Rekka: She was tuuckered out yesterday. I was tuckered out yesterday. [laughing] The trainer had us running around a field and it was the first time I had done any real, like, quick movements, certainly out in the sun on an 80 degree day, when I had forgotten water for both me and Evie, and the trainer only said “oh I have some in the car,” she only gave it to Evie, she didn’t give me any. But she’s like “jump around! Be active! Be real animated!” And I’m like ohh my goodness, do you not realize, that this is me animated.
[both laughing]
Rekka: So I was like, how about I lay down and pretend to be a dead squirrel, dogs love dead squirrels. [laughing]
Kaelyn: [laughing] Aww.
R: So we were all tired yesterday. So today, we are talking about worldbuilding.
K: We are.
R: We are. We are talking about mostly not overdoing your worldbuilding.
K: And because it’s me, we’re certainly going to be talking about some of the elements of worldbuilding as well. Worldbuilding is the process of creating, constructing, and coming up with the rules for an imaginary world, or sometimes an entire fictional universe. There’s a lot of elements that go into this - interesting fact that I found while doing some research for this: the first time “worldbuilding” was used was actually in 1820.
R: The term, or..?
K: The term “worldbuilding” was first used in 1820 in the Edinburgh Review.
R: Okay.
K: Fiction has existed in one form or another all through the course of humanity, obviously, you know, as we got into more recent centuries, literature became a little more organized? I guess? For lack of a better term.

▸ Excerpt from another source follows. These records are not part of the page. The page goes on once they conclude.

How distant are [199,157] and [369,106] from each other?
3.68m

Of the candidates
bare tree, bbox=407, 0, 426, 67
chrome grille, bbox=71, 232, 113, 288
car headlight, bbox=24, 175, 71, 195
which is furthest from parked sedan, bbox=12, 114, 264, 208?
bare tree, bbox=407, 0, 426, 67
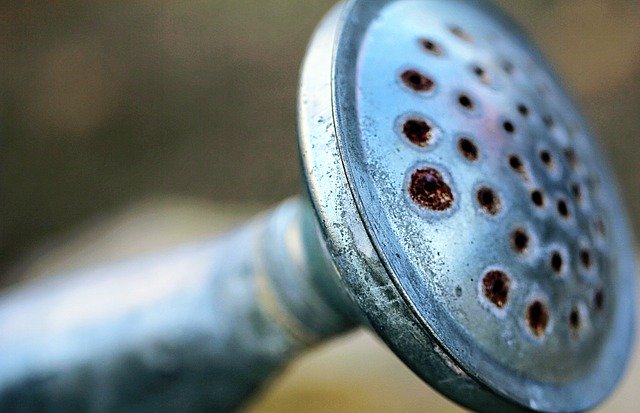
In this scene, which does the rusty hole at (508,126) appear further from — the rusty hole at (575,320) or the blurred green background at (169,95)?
the blurred green background at (169,95)

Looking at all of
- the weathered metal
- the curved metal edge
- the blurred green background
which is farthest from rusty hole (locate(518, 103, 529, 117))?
the blurred green background

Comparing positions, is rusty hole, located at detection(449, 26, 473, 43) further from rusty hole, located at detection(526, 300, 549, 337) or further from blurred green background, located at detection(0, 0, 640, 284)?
blurred green background, located at detection(0, 0, 640, 284)

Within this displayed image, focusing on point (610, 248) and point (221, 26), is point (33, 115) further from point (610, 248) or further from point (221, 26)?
point (610, 248)

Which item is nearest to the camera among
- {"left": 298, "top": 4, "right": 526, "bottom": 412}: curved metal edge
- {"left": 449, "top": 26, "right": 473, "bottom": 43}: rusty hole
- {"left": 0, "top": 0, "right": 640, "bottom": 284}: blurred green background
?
{"left": 298, "top": 4, "right": 526, "bottom": 412}: curved metal edge

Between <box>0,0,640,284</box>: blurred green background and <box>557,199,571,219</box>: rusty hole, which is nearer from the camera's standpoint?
<box>557,199,571,219</box>: rusty hole

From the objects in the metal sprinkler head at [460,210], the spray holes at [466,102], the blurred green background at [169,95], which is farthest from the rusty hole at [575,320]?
the blurred green background at [169,95]

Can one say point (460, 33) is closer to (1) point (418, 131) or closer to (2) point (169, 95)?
(1) point (418, 131)
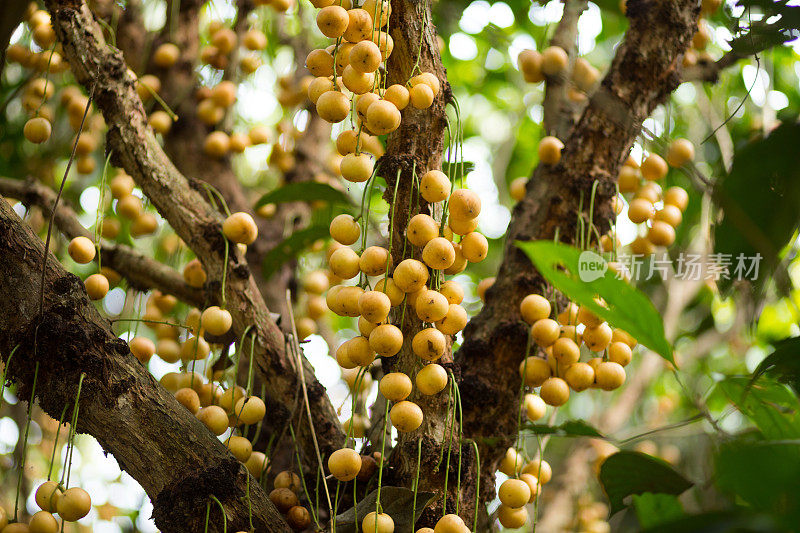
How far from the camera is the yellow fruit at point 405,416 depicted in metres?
1.03

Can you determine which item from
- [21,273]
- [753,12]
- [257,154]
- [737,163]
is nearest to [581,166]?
[753,12]

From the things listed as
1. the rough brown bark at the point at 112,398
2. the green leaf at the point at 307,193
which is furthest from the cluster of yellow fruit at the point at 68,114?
the rough brown bark at the point at 112,398

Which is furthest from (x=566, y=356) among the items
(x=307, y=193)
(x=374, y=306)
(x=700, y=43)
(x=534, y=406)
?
(x=700, y=43)

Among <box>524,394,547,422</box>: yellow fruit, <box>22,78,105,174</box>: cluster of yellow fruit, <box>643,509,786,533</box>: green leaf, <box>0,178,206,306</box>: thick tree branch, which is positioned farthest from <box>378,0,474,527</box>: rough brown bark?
<box>22,78,105,174</box>: cluster of yellow fruit

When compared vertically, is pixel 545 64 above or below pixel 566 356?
above

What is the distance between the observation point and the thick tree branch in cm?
167

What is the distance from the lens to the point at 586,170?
1.47 metres

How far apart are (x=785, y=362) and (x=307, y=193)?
3.67 ft

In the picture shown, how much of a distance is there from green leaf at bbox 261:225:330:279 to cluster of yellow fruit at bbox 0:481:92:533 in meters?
0.83

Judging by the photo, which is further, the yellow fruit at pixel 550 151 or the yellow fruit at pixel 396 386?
the yellow fruit at pixel 550 151

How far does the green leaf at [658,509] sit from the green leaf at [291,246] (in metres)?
1.05

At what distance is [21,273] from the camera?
107cm

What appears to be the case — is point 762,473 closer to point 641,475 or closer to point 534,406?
point 641,475

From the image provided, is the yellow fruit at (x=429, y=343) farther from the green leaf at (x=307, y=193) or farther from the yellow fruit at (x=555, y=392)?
the green leaf at (x=307, y=193)
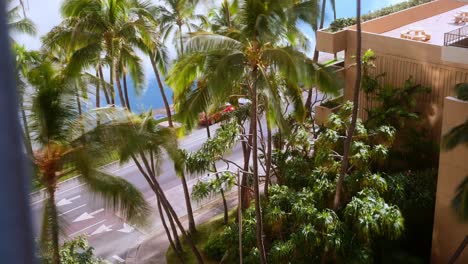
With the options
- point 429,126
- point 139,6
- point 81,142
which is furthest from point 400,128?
point 81,142

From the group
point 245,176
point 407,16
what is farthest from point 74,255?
point 407,16

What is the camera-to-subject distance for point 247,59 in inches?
589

R: So that’s the first time it appeared in print as far as we know, in English, and presumably someone would have said it aloud and said “hey that sounds pretty good.”
K: Yeah, you know what, I have to - I’ll try to dig up the article because I am curious but, the Edinburgh Review was, of course, just reviewing published stories and literature and reviews of different things. So the term really gained a lot of traction in the early 1900s when we saw a lot of science fiction and fantasy writing. A really good example, actually of thorough worldbuilding based off of existing history, would probably be Huxley’s Brave New World, and I think that was 1932, I believe.
K: Regardless of where your story is set, what time it’s set, how much you’re using and building off existing human history, or if this takes place in a galaxy far, far away, there’s certain elements you have to have in worldbuilding. One of the good places to start is geography. If it’s Earth: you’re done. No problem. [laughing] You have established that the world is Earth.
R: But do you? Do you even say [laughing] that you are writing a story on Earth, if you are on Earth?
K: You name a place that the reader would presumably have context for. If, you know, the story is set in Delhi, India then yes we’re on Earth. Tokyo, places we’ve heard of.